Court Opinion

ID: 9530109
Source: CourtListenerOpinion
Date Created: 2023-08-07 03:57:22.866871+00
Date Added: 2024-06-11T13:27:59.958370
License: Public Domain

Hennessey, C.J.
(dissenting in part). I agree with the main opinion in all aspects except the conclusion that the evidence did not warrant an inference that the defendant acted with deliberately premeditated malice. Although the evidence was sparse as to this issue, I believe it was suffi*156cient for the jury’s consideration. Consequently, the crime of murder in the first degree was properly submitted to the jury as a permissible verdict.
I proceed on the assumption, as the main opinion apparently does, that the relevant admissions of the defendant are to be accepted. This is appropriate, by reason of the lack of other and contradictory evidence. Disbelief of the defendant’s statements would leave the jury with no detailed evidence of the occurrence. Even if the jury chose to accept as true only part of the defendant’s admissions, it is apparent that the case against the defendant would not be bolstered.
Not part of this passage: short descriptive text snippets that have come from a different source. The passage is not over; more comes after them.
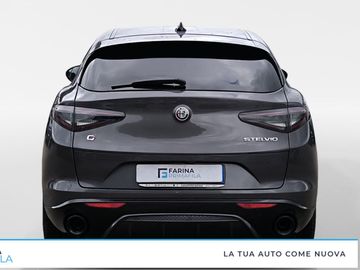 Alfa-Romeo Stelvio - 8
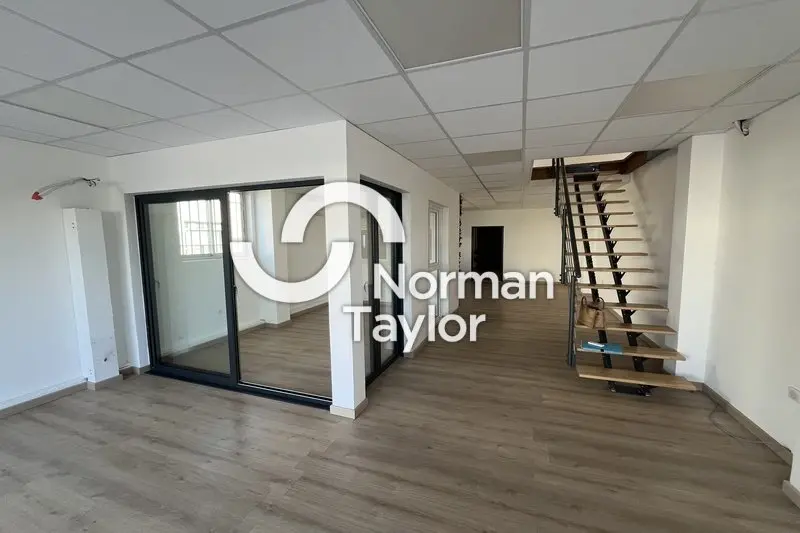 Entrepôt / Activité à louer - Mauguio (34130) - 250 m² - 2 700 €/mois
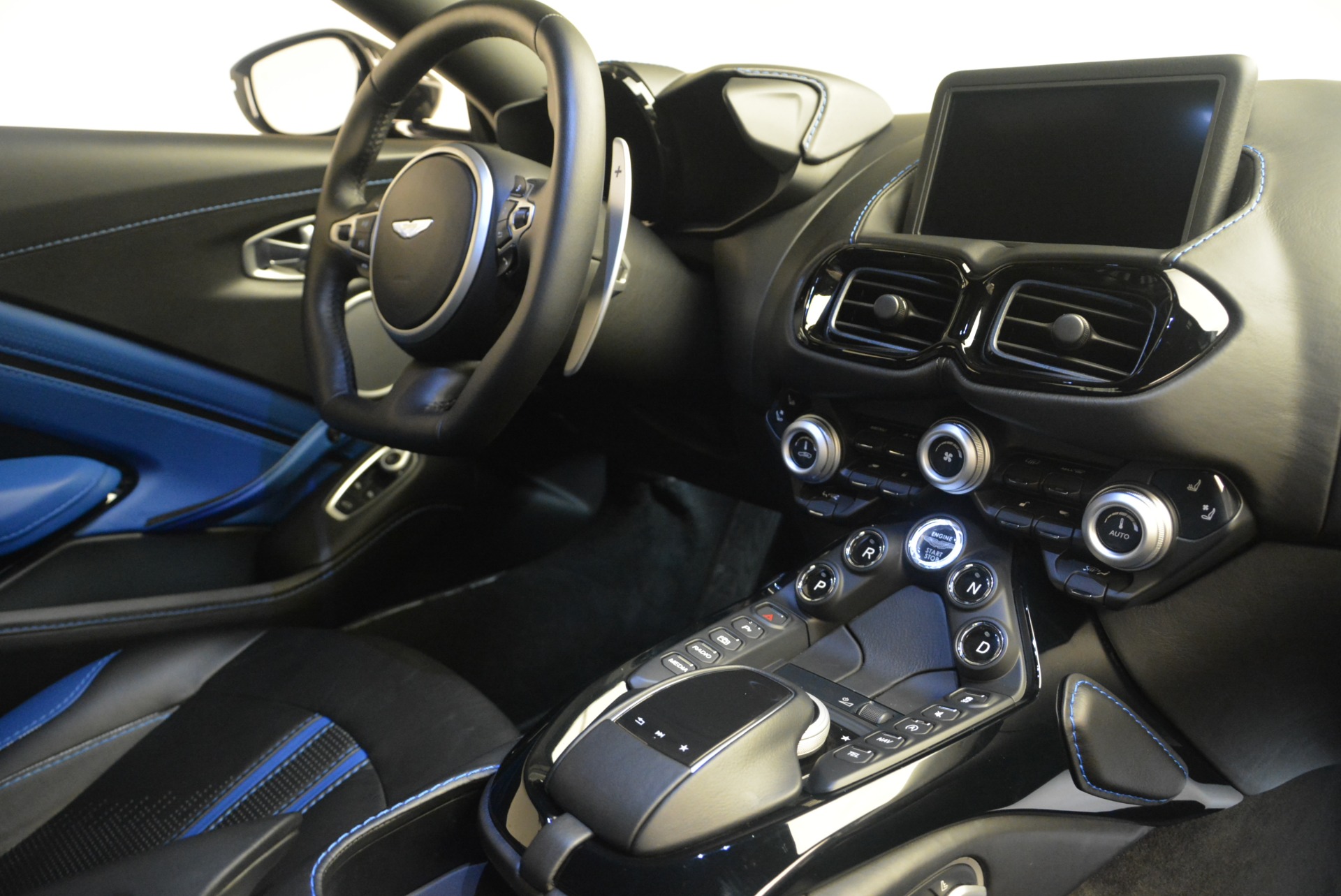 Used-2019-Aston-Martin-Vantage-Coupe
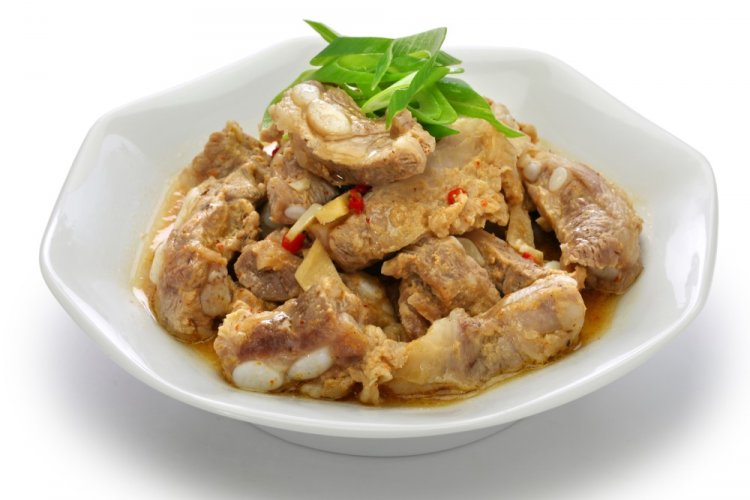 Свиные ребрышки с луком и морковью в афганском казане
The crucial statements of the defendant, summarized in the main opinion were as follows: “The victim laughed at the defendant and told him she had wasted her evening. He asked her to stop laughing at him and she continued, so he put his hand over her mouth to stop her. She still continued to laugh and he slapped or struck her. She started to yell and tried to leave. He then grabbed a piece of cord or twine from a table, wrapped it around her neck, and applied pressure. He saw blood coming from her nose and mouth and thought he had killed her. He put her body on a couch and then left the apartment. In leaving the apartment the defendant wdped the doorknob to eliminate fingerprints and took with him the empty beer cans and the victim’s pocketbook. He disposed of the victim’s automobile driving license and the keys to her apartment and automobile by throwing them away in some tall grass and shrubbery to the rear of the apartment complex where he lived. The police found the items there on August 19,1974.”
The main opinion analyzes the evidence in somewhat persuasive language, but it accepts, as I do, the language of Commonwealth v. Tucker, 189 Mass. 457 (1905), as the controlling law. That case says at 495: “First the deliberation and premeditation, then the resolution to kill, and lastly the killing in pursuance of the resolution; and all this may occur in a few seconds” (emphasis supplied). In my view, the main opinion, while recognizing the rule *157of Tucker as controlling, has here departed from the principles of that case.
I do not reach, and the main opinion did not have to reach, the question whether, in an exercise of this court’s discretionary power under G. L. c. 278, § 33E, the verdict should be reduced to a conviction of murder in the second degree. Perhaps the court might have concluded that the weight of the evidence was such that justice indicated such a reduction of the verdict under § 33E. See, e.g., Commonwealth v. Williams, 364 Mass. 145, 150-152 (1973). Such a result could be reached without eroding, as I fear the approach of the main opinion does, the rule of Tucker.